▶ _Selected text_
Like the statistical mean and median, the mode is a way of expressing, in a single number, important information about a random variable or a population.

The mode is not necessarily unique, since the same maximum frequency may be attained at different values.

Source: Wikipedia

The mode of a sample is the element that occurs most often in the collection.

For example: Mode of the sample {3, 7, 5, 13, 20, 23, 39, 23, 40, 23, 14, 12, 56, 23, 29} is 23.

It is not necessary that the mode for a given sample is always unique.  There could be multiple modes of the given dataset, if it have 2 modes then we call the dataset as bimodal and if it have more than 2 modes then we call the dataset as multimodal.

bimodal example : {1, 3, 3, 3, 4, 4, 6, 6, 6, 9}  have 2 modes 3 & 6.

There is currently no built in function in q for finding the mode. Lets try writing it, a simple function could be :

q)mode1:{key[d]where max[c]=c:count each value d:group x}
q)mode1  1 2 3 2 4 5 3 5 6 4 3 2
2 3

The above function is simple but we are not utilizing the features which comes automatically with the dictionary datatype in q.

Here is the new definition, which will return all the modes of the input sample:

q)mode:{where max[c]=c:count each d:group x}
q)mode  1 2 3 2 4 5 3 5 6 4 3 2
2 3

Note that the count, max and where works in a different way in case of dictionary. Here “count each” is actually counting the values corresponding to each key and returns a dictionary, max looks up the maximum value of dictionary range and where returns the key for true dictionary range.

The k equivalent of the above mode function is

k)mode:{&:max[c]=c:#:'=:x}

▶ _Information provided_
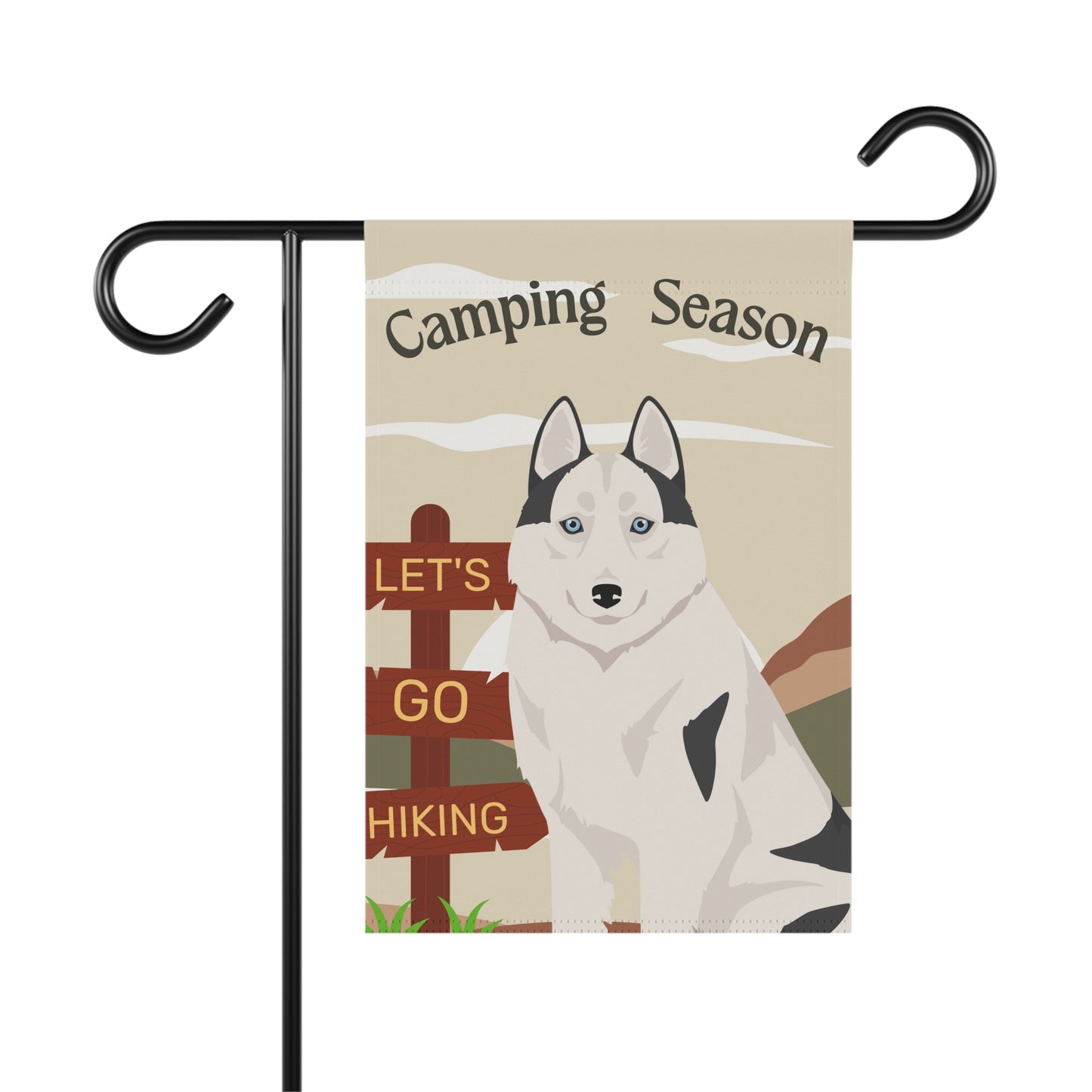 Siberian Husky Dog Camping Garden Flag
* * *
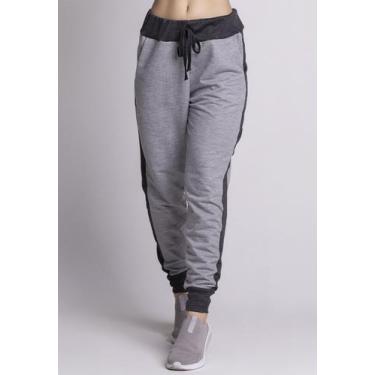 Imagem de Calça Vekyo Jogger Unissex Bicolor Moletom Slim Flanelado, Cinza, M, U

▶ _What is being asked_
Reproduce the part of the text on the statistical mode that starts with "Source: Wikipedia" and goes on through "modes 3 & 6.".

▶ _Answer box_
Source: Wikipedia

The mode of a sample is the element that occurs most often in the collection.

For example: Mode of the sample {3, 7, 5, 13, 20, 23, 39, 23, 40, 23, 14, 12, 56, 23, 29} is 23.

It is not necessary that the mode for a given sample is always unique.  There could be multiple modes of the given dataset, if it have 2 modes then we call the dataset as bimodal and if it have more than 2 modes then we call the dataset as multimodal.

bimodal example : {1, 3, 3, 3, 4, 4, 6, 6, 6, 9}  have 2 modes 3 & 6.